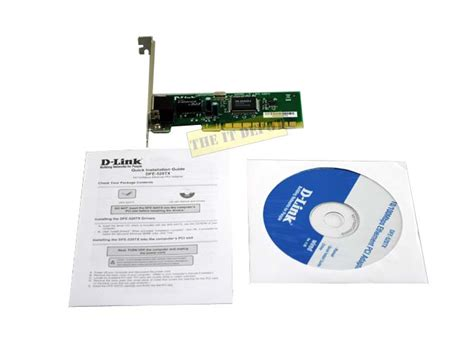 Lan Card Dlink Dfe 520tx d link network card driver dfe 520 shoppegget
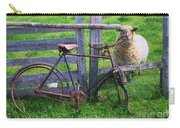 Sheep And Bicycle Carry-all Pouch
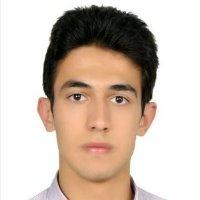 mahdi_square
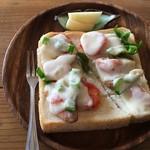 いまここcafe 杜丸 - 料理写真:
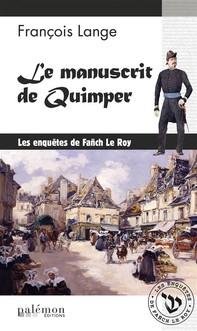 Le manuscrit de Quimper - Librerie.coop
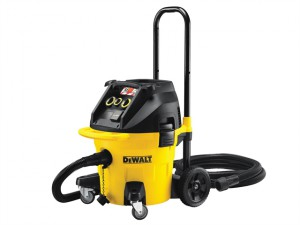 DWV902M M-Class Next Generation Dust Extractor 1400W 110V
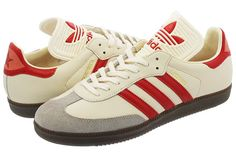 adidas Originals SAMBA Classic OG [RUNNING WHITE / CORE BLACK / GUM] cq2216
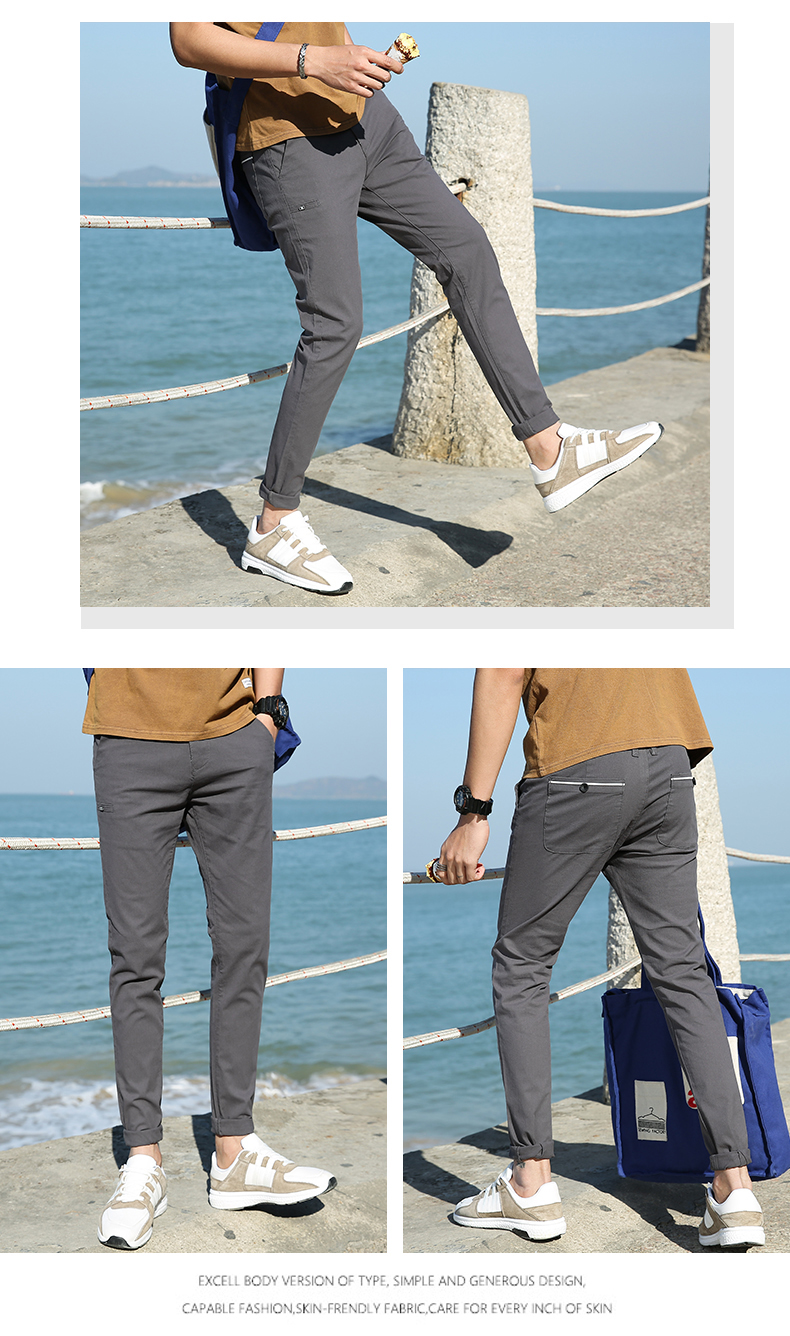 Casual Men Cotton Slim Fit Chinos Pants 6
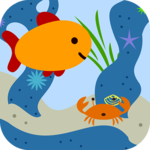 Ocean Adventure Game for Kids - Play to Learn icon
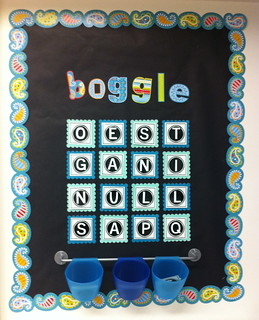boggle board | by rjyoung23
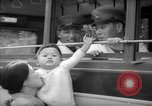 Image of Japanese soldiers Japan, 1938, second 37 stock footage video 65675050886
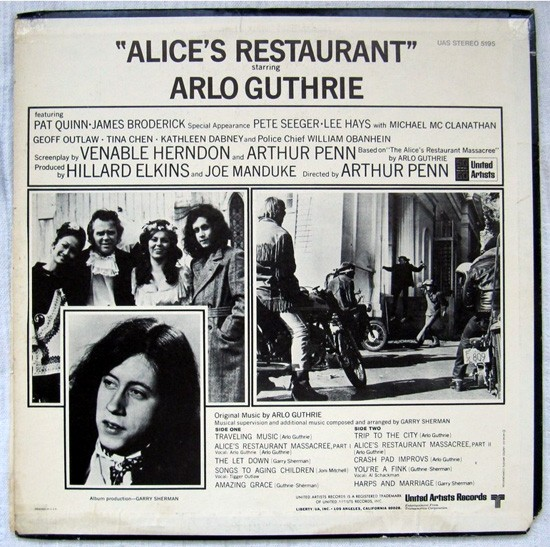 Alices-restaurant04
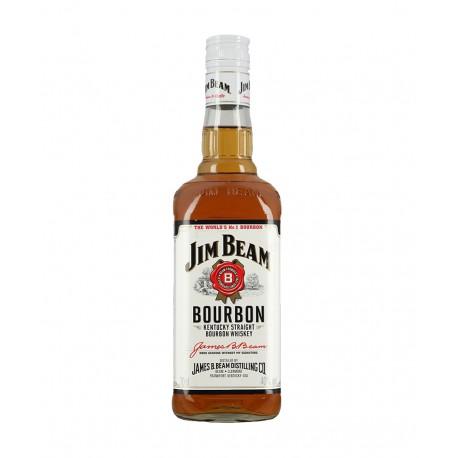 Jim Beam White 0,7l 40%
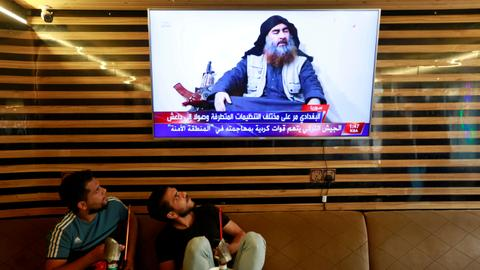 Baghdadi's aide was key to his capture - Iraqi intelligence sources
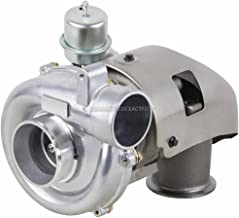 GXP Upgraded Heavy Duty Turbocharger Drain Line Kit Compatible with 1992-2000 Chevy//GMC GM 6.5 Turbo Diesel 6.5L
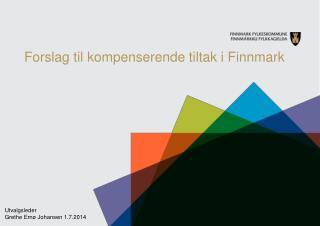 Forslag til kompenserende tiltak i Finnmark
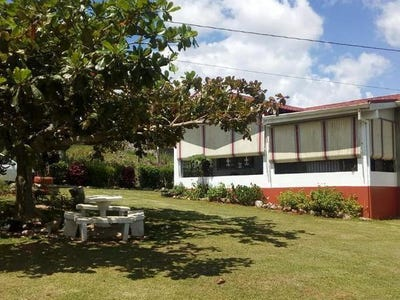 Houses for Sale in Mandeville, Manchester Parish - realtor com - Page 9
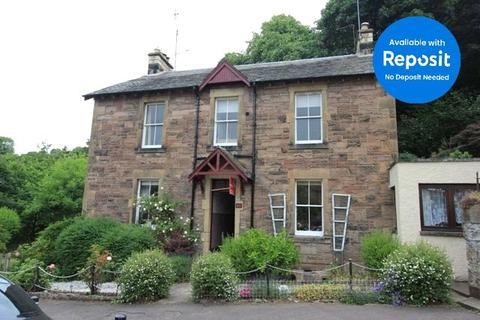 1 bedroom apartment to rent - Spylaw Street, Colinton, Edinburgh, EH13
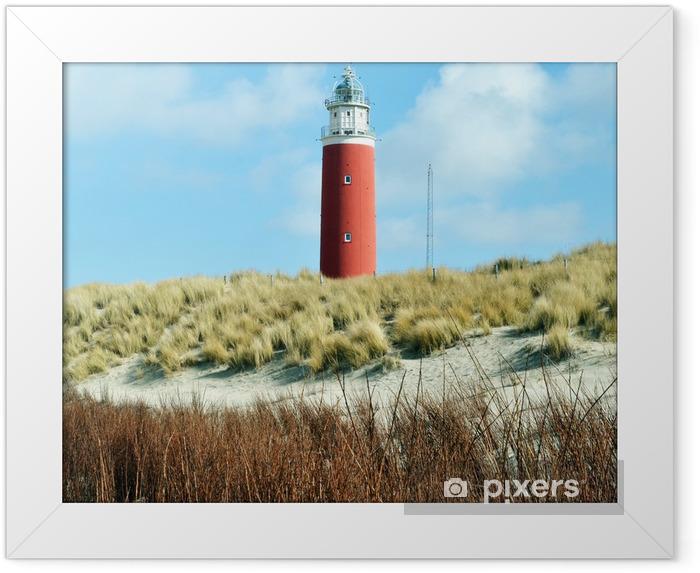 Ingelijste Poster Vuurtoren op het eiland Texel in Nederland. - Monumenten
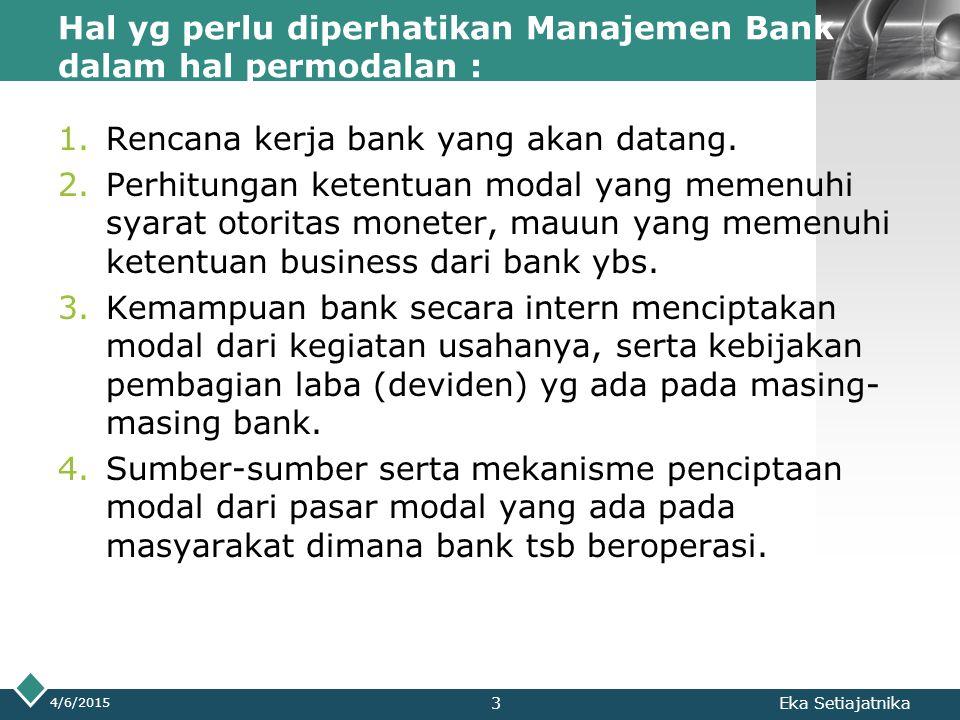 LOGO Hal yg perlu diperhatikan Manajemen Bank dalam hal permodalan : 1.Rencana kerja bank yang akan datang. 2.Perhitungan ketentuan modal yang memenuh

◇ ◇ ◇ ◇ ◇

TASK ITEM: For this exercise, retype the listing above word for word and omit the pictures.

RESULT:
 Lan Card Dlink Dfe 520tx d link network card driver dfe 520 shoppegget
 Sheep And Bicycle Carry-all Pouch
 mahdi_square
 いまここcafe 杜丸 - 料理写真:
 Le manuscrit de Quimper - Librerie.coop
 DWV902M M-Class Next Generation Dust Extractor 1400W 110V
 adidas Originals SAMBA Classic OG [RUNNING WHITE / CORE BLACK / GUM] cq2216
 Casual Men Cotton Slim Fit Chinos Pants 6
 Ocean Adventure Game for Kids - Play to Learn icon
boggle board | by rjyoung23
 Image of Japanese soldiers Japan, 1938, second 37 stock footage video 65675050886
 Alices-restaurant04
 Jim Beam White 0,7l 40%
 Baghdadi's aide was key to his capture - Iraqi intelligence sources
 GXP Upgraded Heavy Duty Turbocharger Drain Line Kit Compatible with 1992-2000 Chevy//GMC GM 6.5 Turbo Diesel 6.5L
 Forslag til kompenserende tiltak i Finnmark
 Houses for Sale in Mandeville, Manchester Parish - realtor com - Page 9
 1 bedroom apartment to rent - Spylaw Street, Colinton, Edinburgh, EH13
 Ingelijste Poster Vuurtoren op het eiland Texel in Nederland. - Monumenten
 LOGO Hal yg perlu diperhatikan Manajemen Bank dalam hal permodalan : 1.Rencana kerja bank yang akan datang. 2.Perhitungan ketentuan modal yang memenuh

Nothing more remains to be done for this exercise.